For those of you unfamiliar with Twitter’s verification methods, if the account is deemed to belong to a government official, celebrity or a generally well known person, a blue check mark will appear next to their name – indicating that the account your perusing indeed belongs to that same person.

Now, Twitter is set to begin removing check marks from verified users who refuse to pay for the platform’s subscription service, one of the biggest changes to the company’s core product since billionaire Elon Musk bought it.

“It’s an information integrity nightmare,” said Jessica Brandt, the policy director for the Brookings Institution’s artificial intelligence and emerging technology initiative. “Blue check marks were originally intended to be signals of information quality and putting them up for sale is a pretty quick way to destroy that functionality.”

Twitter hasn’t released official numbers on how many verified users have paid for the service, but there are indications that not many are.

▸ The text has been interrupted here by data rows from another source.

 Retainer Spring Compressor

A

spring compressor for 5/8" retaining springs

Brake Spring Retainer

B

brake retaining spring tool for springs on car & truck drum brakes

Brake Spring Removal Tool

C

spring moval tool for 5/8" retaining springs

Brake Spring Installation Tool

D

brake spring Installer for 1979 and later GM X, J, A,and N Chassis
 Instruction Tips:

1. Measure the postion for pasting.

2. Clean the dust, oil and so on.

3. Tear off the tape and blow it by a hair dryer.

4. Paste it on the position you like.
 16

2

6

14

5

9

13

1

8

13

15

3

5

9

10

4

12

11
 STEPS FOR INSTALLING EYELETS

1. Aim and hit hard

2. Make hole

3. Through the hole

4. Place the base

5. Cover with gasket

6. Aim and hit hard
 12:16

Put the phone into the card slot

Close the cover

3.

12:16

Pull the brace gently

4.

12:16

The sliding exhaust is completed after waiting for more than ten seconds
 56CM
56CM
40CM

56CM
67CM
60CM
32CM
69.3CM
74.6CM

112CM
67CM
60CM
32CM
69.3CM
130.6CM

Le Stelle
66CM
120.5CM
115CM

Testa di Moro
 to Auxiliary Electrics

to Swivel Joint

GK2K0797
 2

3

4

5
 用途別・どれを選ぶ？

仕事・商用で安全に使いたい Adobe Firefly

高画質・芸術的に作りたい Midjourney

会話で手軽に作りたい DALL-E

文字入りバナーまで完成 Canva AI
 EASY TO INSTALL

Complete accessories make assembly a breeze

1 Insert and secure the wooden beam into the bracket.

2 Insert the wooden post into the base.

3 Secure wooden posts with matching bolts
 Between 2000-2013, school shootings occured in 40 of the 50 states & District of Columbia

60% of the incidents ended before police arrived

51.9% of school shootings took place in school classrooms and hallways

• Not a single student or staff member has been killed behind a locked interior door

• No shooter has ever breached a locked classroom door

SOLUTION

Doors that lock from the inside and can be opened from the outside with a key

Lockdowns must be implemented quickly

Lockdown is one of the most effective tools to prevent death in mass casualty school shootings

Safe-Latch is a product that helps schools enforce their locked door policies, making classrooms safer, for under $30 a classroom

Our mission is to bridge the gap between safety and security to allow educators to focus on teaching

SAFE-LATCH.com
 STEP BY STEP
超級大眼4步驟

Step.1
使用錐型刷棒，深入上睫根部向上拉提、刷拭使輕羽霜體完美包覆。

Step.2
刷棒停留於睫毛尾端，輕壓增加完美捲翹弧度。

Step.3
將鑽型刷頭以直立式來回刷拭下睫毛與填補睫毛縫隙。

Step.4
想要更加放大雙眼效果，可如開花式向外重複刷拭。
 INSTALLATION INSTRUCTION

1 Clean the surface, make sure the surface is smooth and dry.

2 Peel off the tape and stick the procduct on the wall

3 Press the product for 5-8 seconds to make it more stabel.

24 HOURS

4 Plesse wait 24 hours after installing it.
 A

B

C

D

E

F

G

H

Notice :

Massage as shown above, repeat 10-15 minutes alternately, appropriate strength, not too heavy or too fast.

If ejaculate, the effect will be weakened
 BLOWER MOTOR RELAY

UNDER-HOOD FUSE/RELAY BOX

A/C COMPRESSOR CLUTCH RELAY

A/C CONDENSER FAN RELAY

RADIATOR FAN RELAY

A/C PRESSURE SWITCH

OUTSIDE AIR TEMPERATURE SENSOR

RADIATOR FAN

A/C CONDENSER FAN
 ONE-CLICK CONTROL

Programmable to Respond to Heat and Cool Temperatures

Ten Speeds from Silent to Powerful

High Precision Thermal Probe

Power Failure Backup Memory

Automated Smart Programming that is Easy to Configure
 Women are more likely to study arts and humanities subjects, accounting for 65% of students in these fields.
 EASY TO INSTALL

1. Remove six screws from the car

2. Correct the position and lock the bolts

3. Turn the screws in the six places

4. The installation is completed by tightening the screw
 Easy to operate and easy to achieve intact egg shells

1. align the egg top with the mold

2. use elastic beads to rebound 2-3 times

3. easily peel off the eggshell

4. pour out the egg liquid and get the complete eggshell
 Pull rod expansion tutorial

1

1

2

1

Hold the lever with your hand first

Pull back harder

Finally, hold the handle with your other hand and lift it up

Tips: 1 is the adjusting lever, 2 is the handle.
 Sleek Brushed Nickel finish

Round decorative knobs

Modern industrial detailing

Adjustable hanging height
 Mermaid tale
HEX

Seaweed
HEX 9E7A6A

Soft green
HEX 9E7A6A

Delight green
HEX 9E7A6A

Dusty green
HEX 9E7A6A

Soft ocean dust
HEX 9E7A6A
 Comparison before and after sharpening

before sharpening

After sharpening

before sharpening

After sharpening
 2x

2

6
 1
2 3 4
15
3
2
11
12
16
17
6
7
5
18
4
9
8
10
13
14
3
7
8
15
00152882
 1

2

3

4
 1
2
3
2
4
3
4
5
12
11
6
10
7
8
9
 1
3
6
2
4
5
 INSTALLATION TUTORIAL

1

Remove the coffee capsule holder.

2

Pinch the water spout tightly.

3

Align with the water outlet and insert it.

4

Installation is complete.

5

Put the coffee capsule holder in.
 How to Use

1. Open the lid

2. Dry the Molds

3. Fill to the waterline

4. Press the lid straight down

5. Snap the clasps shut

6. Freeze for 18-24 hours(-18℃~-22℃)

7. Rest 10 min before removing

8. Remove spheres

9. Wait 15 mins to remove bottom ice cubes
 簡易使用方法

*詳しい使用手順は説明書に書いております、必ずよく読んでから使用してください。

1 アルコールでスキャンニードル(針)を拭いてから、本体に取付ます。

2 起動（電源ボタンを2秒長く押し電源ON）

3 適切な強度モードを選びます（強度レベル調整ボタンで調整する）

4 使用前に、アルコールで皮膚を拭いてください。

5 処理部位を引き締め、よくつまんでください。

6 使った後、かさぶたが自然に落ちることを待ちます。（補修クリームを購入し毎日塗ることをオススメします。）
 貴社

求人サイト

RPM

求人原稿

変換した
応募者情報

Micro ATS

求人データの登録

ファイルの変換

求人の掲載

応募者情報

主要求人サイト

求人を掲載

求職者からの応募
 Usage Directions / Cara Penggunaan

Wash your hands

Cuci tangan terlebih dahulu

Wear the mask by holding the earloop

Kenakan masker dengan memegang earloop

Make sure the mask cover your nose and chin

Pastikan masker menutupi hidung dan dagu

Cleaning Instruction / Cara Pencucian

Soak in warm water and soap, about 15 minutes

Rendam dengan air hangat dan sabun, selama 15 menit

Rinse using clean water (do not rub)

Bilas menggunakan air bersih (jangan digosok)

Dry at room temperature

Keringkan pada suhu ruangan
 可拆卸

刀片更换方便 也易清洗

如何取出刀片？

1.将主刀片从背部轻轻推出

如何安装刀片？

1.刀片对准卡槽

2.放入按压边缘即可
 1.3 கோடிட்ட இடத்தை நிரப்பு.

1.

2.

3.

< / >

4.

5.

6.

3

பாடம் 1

Travis Brown, a programmer and former Twitter employee who tracks activity on the site through a grant from Germany’s nonprofit Open Knowledge Foundation, has written programming code to track paid accounts. As of last Sunday, he said he found fewer than 8,000 legacy accounts had started paying for the service.

The disappearing checkmark is not only a hassle for already established and legitimate accounts, this change might bring a new wave of false information and false identify accounts trying to suede the public. Without an official marker of identity verification, anybody can pose to be anybody, creating a dangerous downward slop and fertile ground for cyber criminals to interject public life.